Re: [ceph-users] Some OSD and MDS crash

Joao Eduardo Luis Thu, 03 Jul 2014 04:50:31 -0700

On 07/03/2014 12:15 AM, Pierre BLONDEAU wrote:

Le 03/07/2014 00:55, Samuel Just a écrit :

Ah,


~/logs » for i in 20 23; do ../ceph/src/osdmaptool --export-crush
/tmp/crush$i osd-$i*; ../ceph/src/crushtool -d /tmp/crush$i >
/tmp/crush$i.d; done; diff /tmp/crush20.d /tmp/crush23.d
../ceph/src/osdmaptool: osdmap file
'osd-20_osdmap.13258__0_4E62BB79__none'
../ceph/src/osdmaptool: exported crush map to /tmp/crush20
../ceph/src/osdmaptool: osdmap file
'osd-23_osdmap.13258__0_4E62BB79__none'
../ceph/src/osdmaptool: exported crush map to /tmp/crush23
6d5
< tunable chooseleaf_vary_r 1

 Looks like the chooseleaf_vary_r tunable somehow ended up divergent?

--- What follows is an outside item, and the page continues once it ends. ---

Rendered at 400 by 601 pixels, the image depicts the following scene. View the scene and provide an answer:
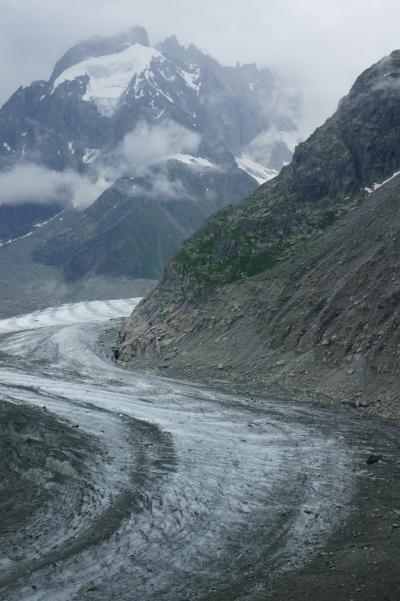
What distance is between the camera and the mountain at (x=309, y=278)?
52156mm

The only thing that comes to mind that could cause this is if we changedthe leader's in-memory map, proposed it, it failed, and only the leadergot to write the map to disk somehow. This happened once on a totallydifferent issue (although I can't pinpoint right now which).

In such a scenario, the leader would serve the incorrect osdmap towhoever asked osdmaps from it, the remaining quorum would serve thecorrect osdmaps to all the others. This could cause this divergence.Or it could be something else.


Are there logs for the monitors for the timeframe this may have happened in?

  -Joao


Pierre: do you recall how and when that got set?


I am not sure to understand, but if I good remember after the update in
firefly, I was in state : HEALTH_WARN crush map has legacy tunables and
I see "feature set mismatch" in log.

So if I good remeber, i do : ceph osd crush tunables optimal for the
problem of "crush map" and I update my client and server kernel to 3.16rc.

It's could be that ?

Pierre

-Sam

On Wed, Jul 2, 2014 at 3:43 PM, Samuel Just <sam.j...@inktank.com> wrote:

Yeah, divergent osdmaps:
555ed048e73024687fc8b106a570db4f  osd-20_osdmap.13258__0_4E62BB79__none
6037911f31dc3c18b05499d24dcdbe5c  osd-23_osdmap.13258__0_4E62BB79__none

Joao: thoughts?
-Sam

On Wed, Jul 2, 2014 at 3:39 PM, Pierre BLONDEAU
<pierre.blond...@unicaen.fr> wrote:

The files

When I upgrade :
  ceph-deploy install --stable firefly servers...
  on each servers service ceph restart mon
  on each servers service ceph restart osd
  on each servers service ceph restart mds

I upgraded from emperor to firefly. After repair, remap, replace,
etc ... I
have some PG which pass in peering state.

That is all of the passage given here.